====== DATA FOR THE TASK

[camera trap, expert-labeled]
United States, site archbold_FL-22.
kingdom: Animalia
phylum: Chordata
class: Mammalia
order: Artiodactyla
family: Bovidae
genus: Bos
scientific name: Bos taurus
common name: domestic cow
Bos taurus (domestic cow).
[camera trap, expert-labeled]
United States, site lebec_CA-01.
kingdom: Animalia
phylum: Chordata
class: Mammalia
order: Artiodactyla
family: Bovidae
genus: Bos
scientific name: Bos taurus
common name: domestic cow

============
====== DATA FOR THE TASK

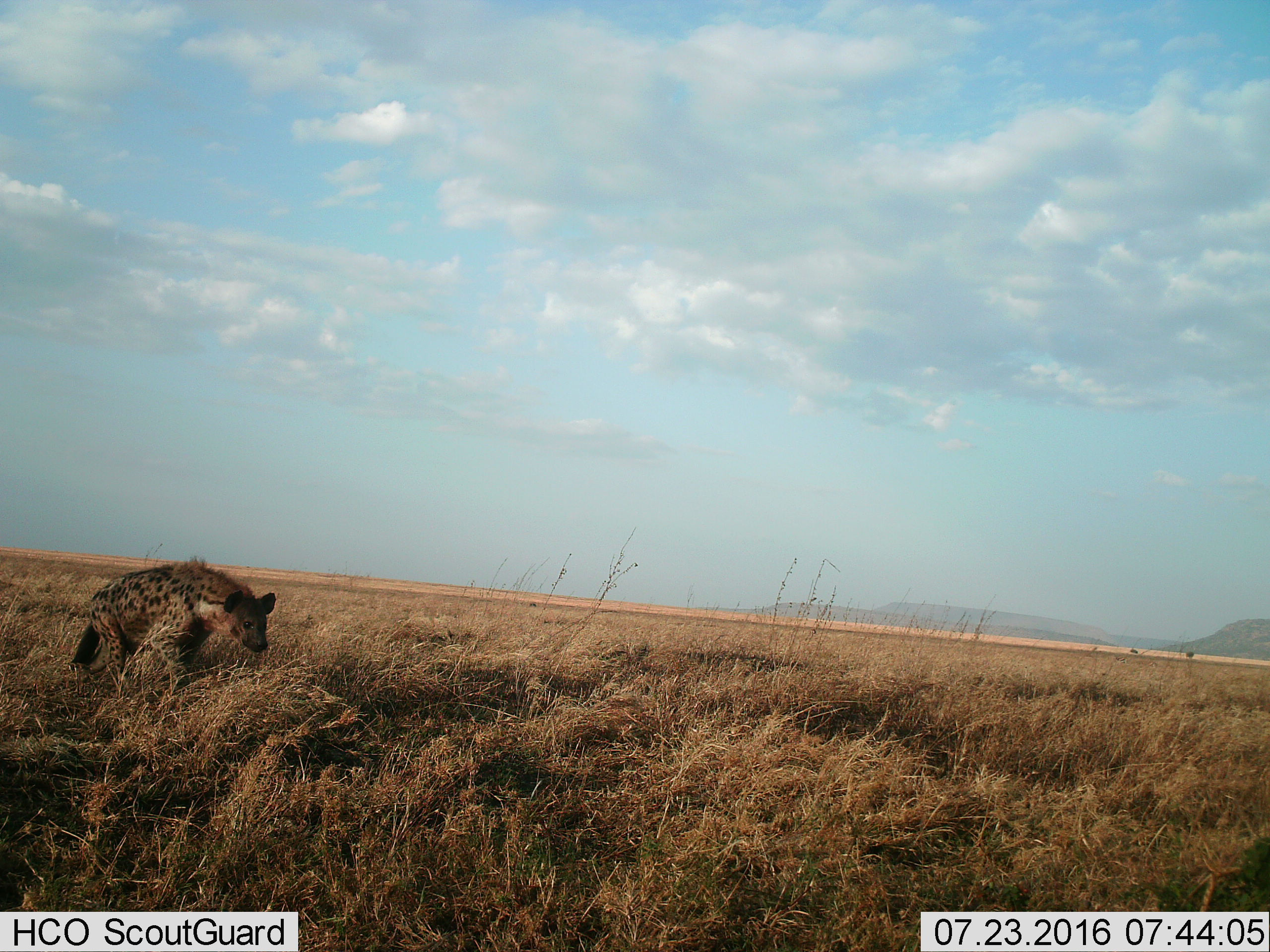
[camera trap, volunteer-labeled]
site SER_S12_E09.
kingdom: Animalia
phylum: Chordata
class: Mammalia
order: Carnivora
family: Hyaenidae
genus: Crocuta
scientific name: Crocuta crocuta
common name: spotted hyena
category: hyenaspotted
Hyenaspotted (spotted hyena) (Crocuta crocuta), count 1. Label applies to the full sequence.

============
====== DATA FOR THE TASK

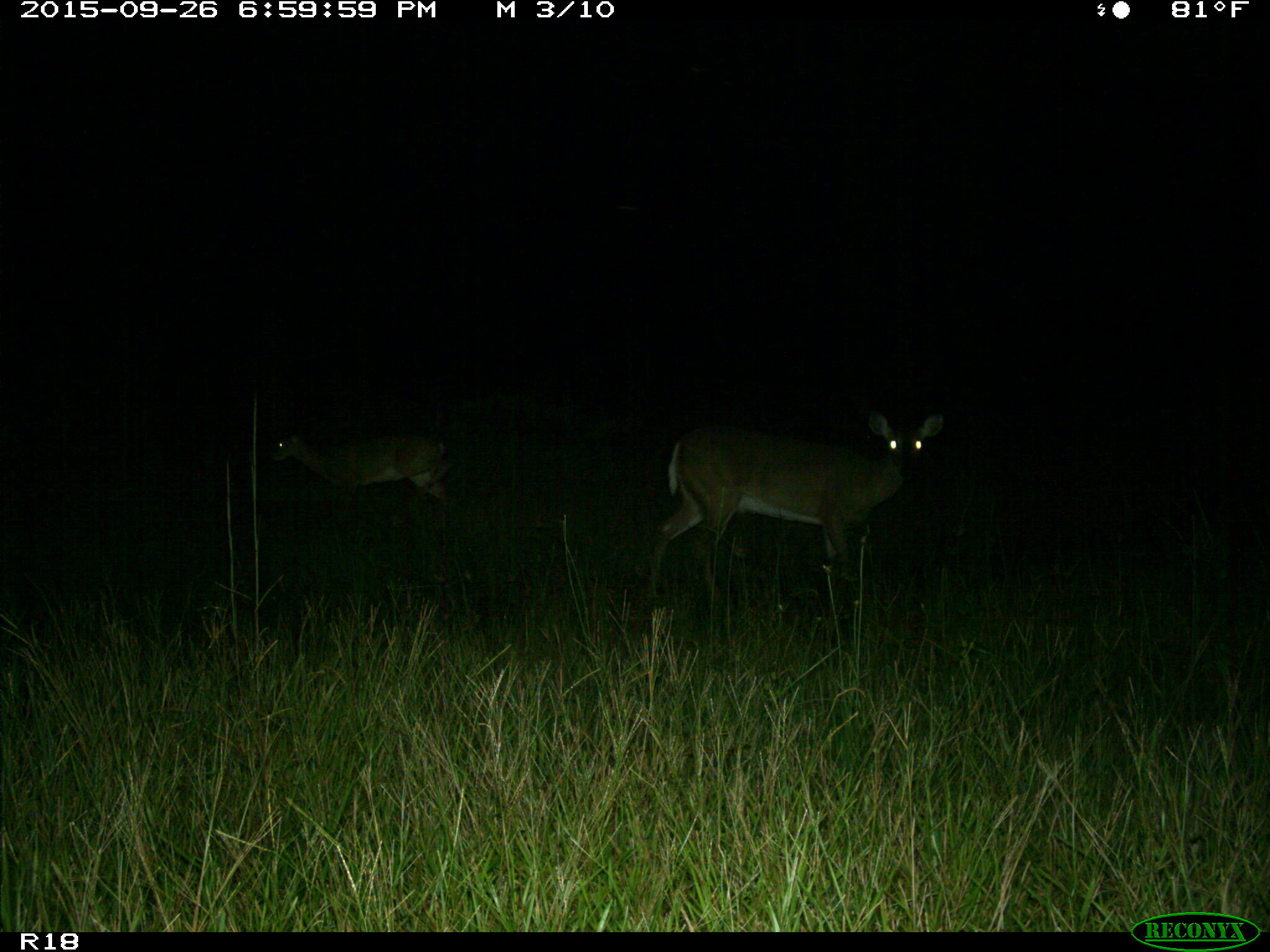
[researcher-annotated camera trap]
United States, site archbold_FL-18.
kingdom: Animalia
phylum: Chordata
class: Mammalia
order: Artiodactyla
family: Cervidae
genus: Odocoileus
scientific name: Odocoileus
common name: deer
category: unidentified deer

============

• **ASSIGNMENT**: Please give, as a single number with nothing added, the count of lines in the records that contain the word "trap".

• **REPLY TO THE EXERCISE**: 4